Poetas 3 x 4

Maristela Trindade



Vermelho
 

O amor, mesmo o branco é vermelho.

Vermelho.

Eu digo que te amo e digo "não te quero".

Não quero seu amor nem quero o meu.

Eu muito menos "quero" do que amo.

Não quero sua gaiola na minha cabeça.

Tão pouco nossas cabeças em nenhuma gaiola.

O amor sendo mundano te penetra,

sem pertences, sem tridentes, me acerta.

Faz parte do "eu amo" e não do “eu quero”.

Eu muito menos "quero", do que amo.

O amor, mesmo o branco é vermelho.

Vermelho.

Te amo.

 



Danço mais

 

Minha mente inventa amor, meu corpo, não.

Nada de amor quero inventar sozinha,

como não quero um corpo magro,

ressentido sem carícias.

 Prefiro o desmanche de tudo que provocas.

Ouço "vamos com calma", do mesmo que me acelera.

Confusa, lembro a mim que minha calma é plena de sentir,

 beijar, acoplar, dormir...

mas é em mim.

 

No outro, é outro jogo.

Eu não sei dançar bem esse carteado de homem caloso.

Sou dança espontânea com pés descalços.

Você vem, eu danço também.

Você vai, eu danço mais.

 



Pedrapalavra


Você escreve poemas

Por vezes escrevo pedras.

Elas pontiagudas me encontram

acústica.

 

Escrevo duro fazendo barulhos!

Dou minhas pedras as águas,

aos animais,

às possibilidades.

Escrevo e dou.

 

Provoco sons

com escrita dura.

Você escreve,

o outro inspira e eu

expiro pedraspalavras

 

Pego o soro como um bicho sedento,

coloco na narina e agüento.

Debocho do contínuo ....

pois, amanhã,

o que será?

 

Zombo dessa desordem orgânica

que me faz quase calcário em mutação.

Um pedaço de tonteira na beira do rio.

 

Rolo as pedras sem discernimento

do lugar para onde vamos.

Com pedras se pode brincar.

Já eu, por vezes.

escrevo pedras,

construo pedras

pedrapalavras

 

  



Maristela Trindade
é taurina, carioca, moradora de Botafogo,
terapeuta e preparadora corporal, atriz, educadora artística, produtora,
diretora e autora teatral ...  poetisa, sim senhor!

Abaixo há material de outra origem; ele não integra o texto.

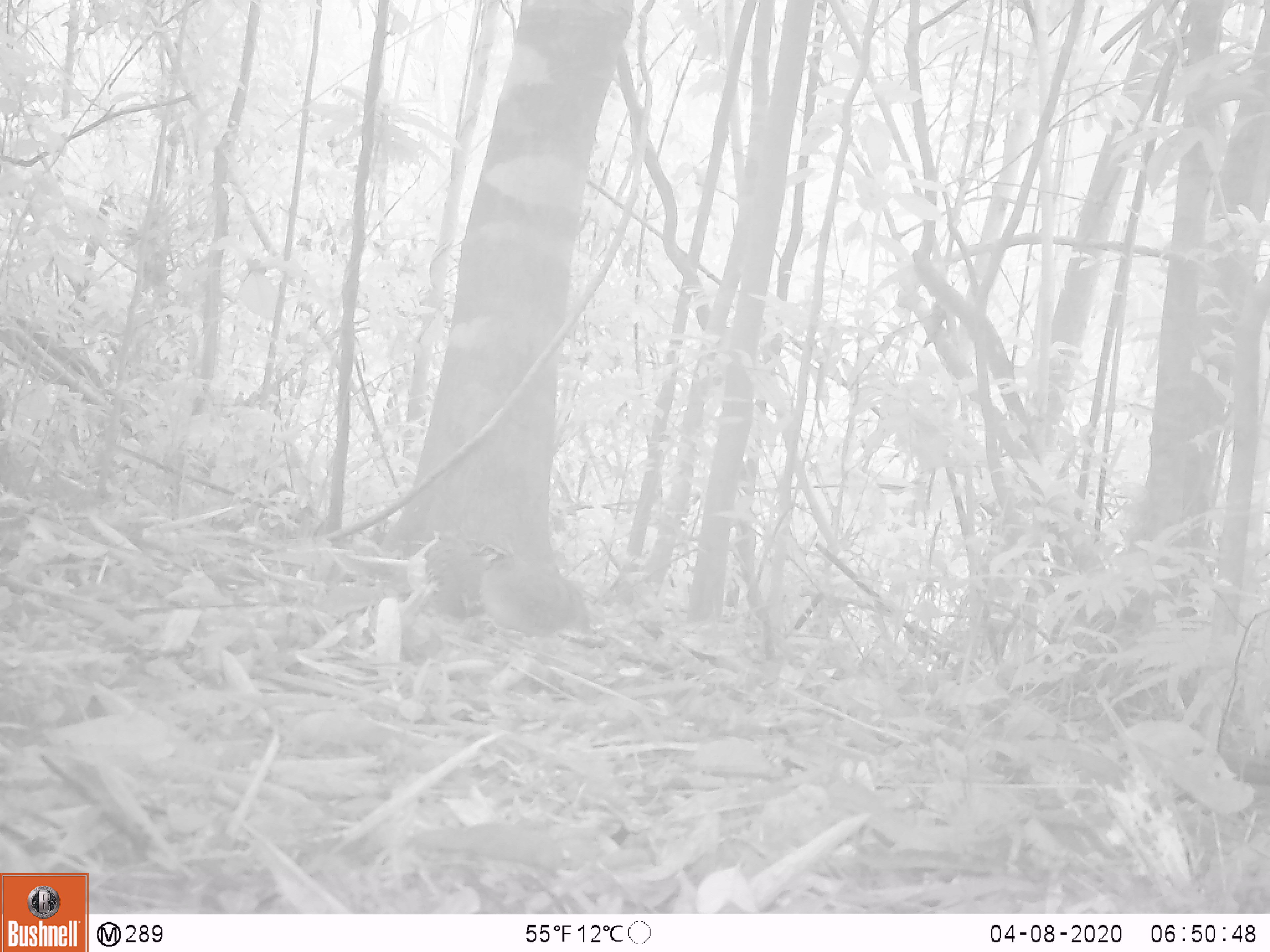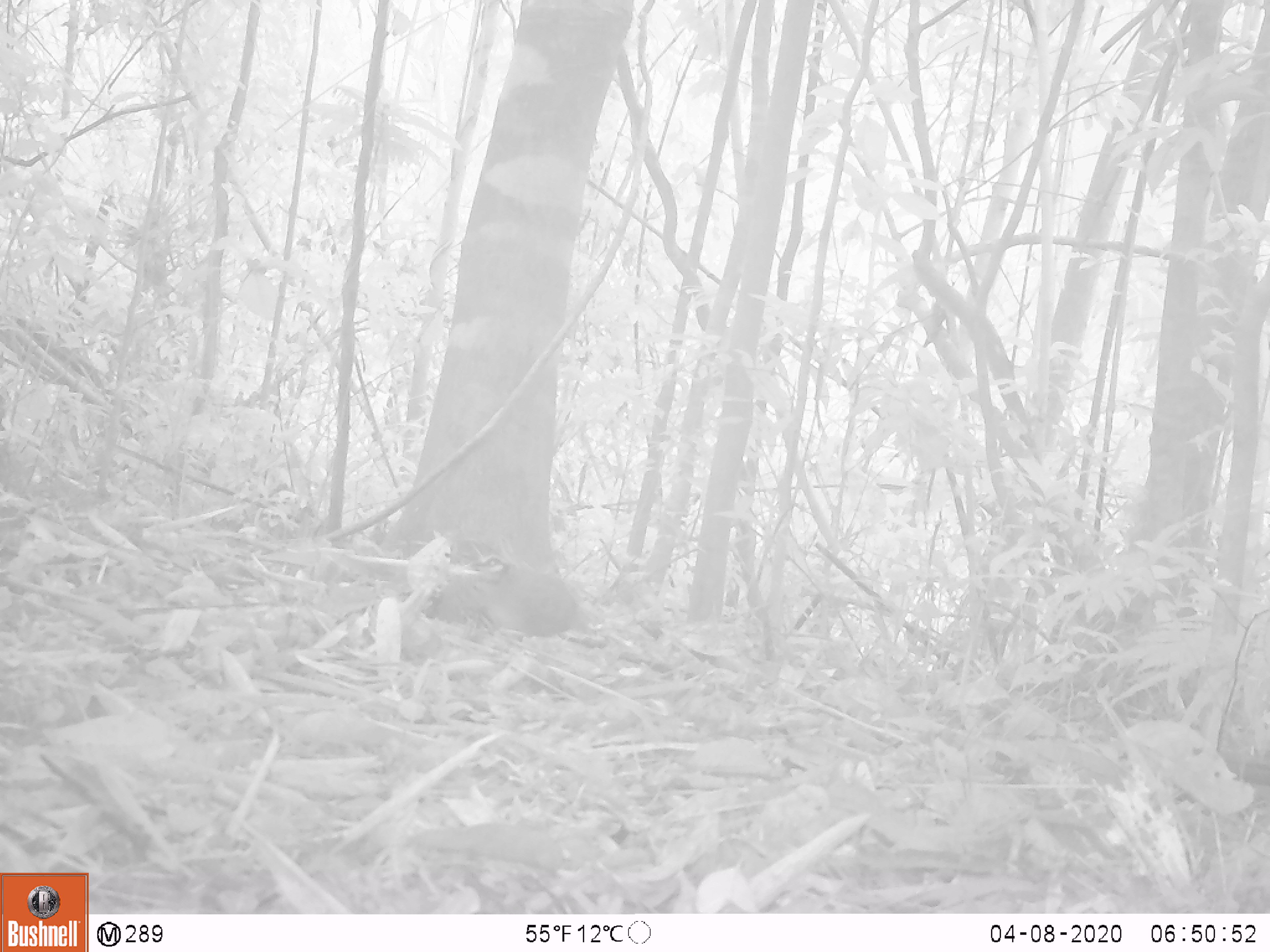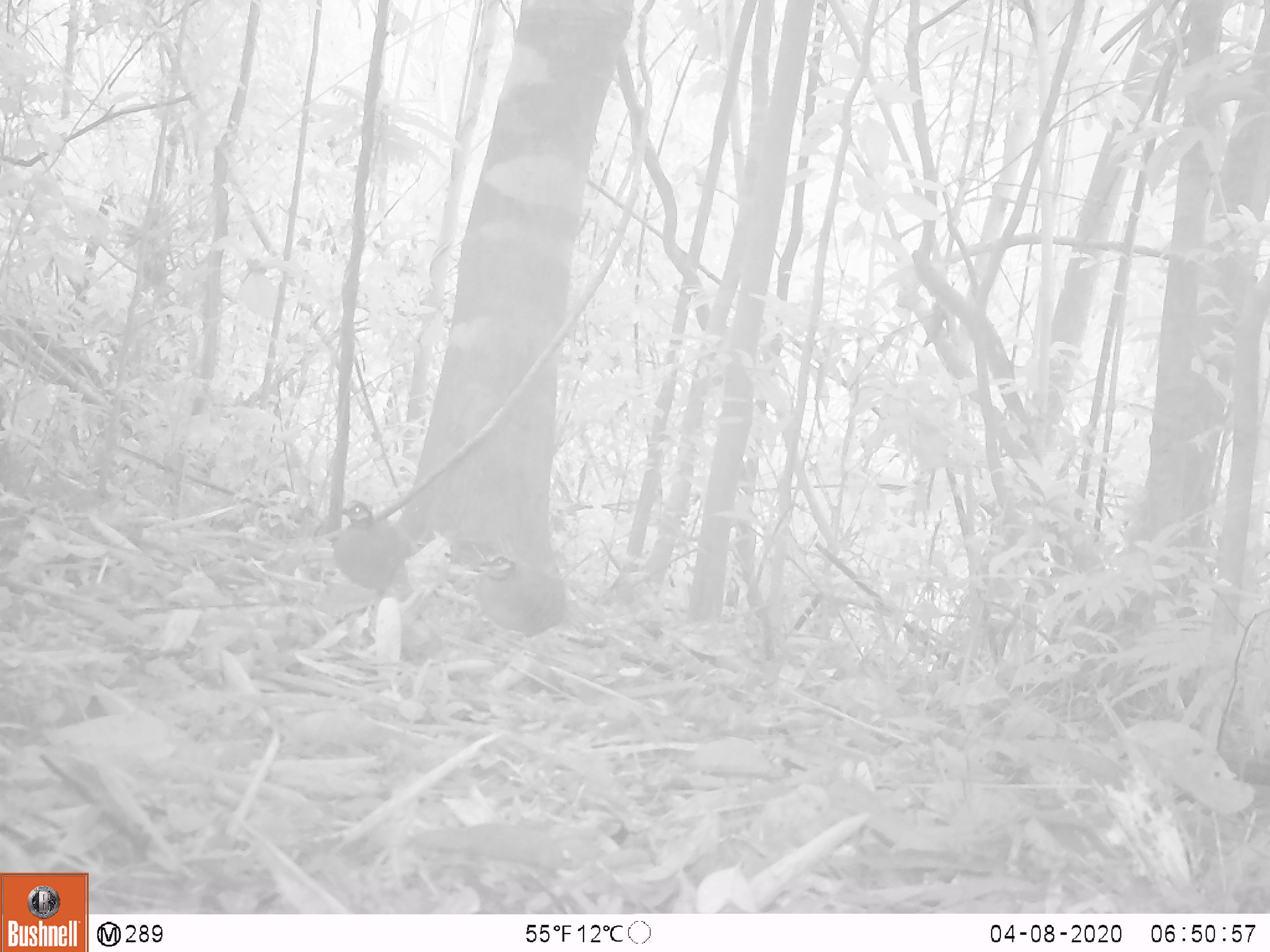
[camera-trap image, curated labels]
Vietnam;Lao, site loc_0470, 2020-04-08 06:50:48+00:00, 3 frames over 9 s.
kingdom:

 Rainha da gang de poetas Ratos Di Versos ...

essa senhora mátria, rotineiramente sai dos bueiros da cidade,

toda rima, roe e corroe, redentora, as desesperanças da ratoeira e

 é salva pela poética da alma brasileira!

 Que os deuses do asfalto protejam os passos da bailarina encantada

 sob as poças de luz da cidade maravilhosa!